**Kutipan Halaman**
⟨

Analisa Harian Kekerasan Negara Terhadap Warga Berambut Gimbal di Papua

Kekerasan Negara Terhadap Warga Berambut Gimbal di Papua

-

Tanah Papua terus menjadi saksi bisu atas kekerasan yang terjadi dalam bayang-bayang operasi militer. Di sejumlah wilayah yang disebut sebagai daerah konflik, aparat keamanan melakukan penangkapan, penyiksaan, hingga pembunuhan terhadap warga sipil dengan dalih keamanan negara. Dalam banyak kasus, tuduhan terhadap warga sipil dilakukan tanpa proses hukum yang adil, bahkan hanya berdasarkan penampilan fisik mereka.

⟩

**Informasi yang Diberikan**
⟨

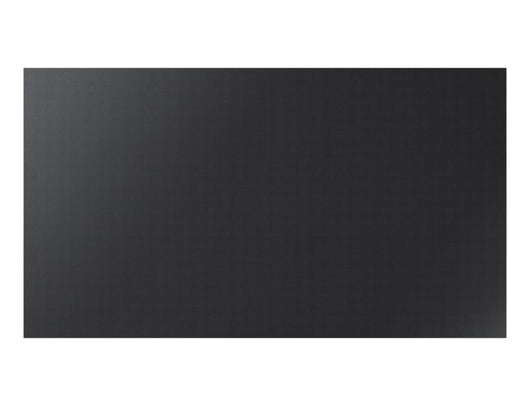 Samsung ie025a - LH025IEACLS/EN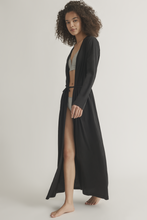 Load image into Gallery viewer, SKIN Kathryn Robe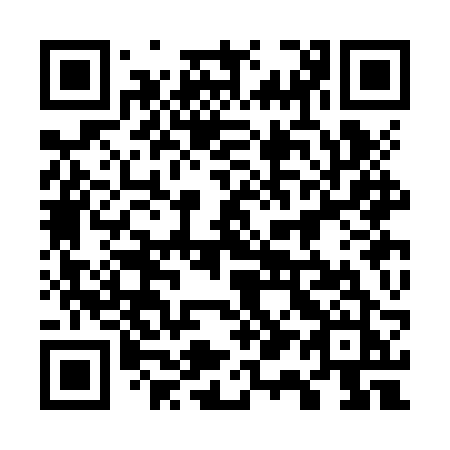 QR code for 713 JRJ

⟩

**Tugas**
Jelaskan dalam satu sampai tiga kalimat alasan yang menurut kutipan halaman tentang kekerasan di Papua dipakai aparat keamanan untuk melakukan penangkapan, penyiksaan, hingga pembunuhan terhadap warga sipil.

**Jawaban Latihan**
Aparat keamanan melakukan penangkapan, penyiksaan, hingga pembunuhan terhadap warga sipil dengan dalih keamanan negara. Tindakan itu terjadi di sejumlah wilayah yang disebut sebagai daerah konflik.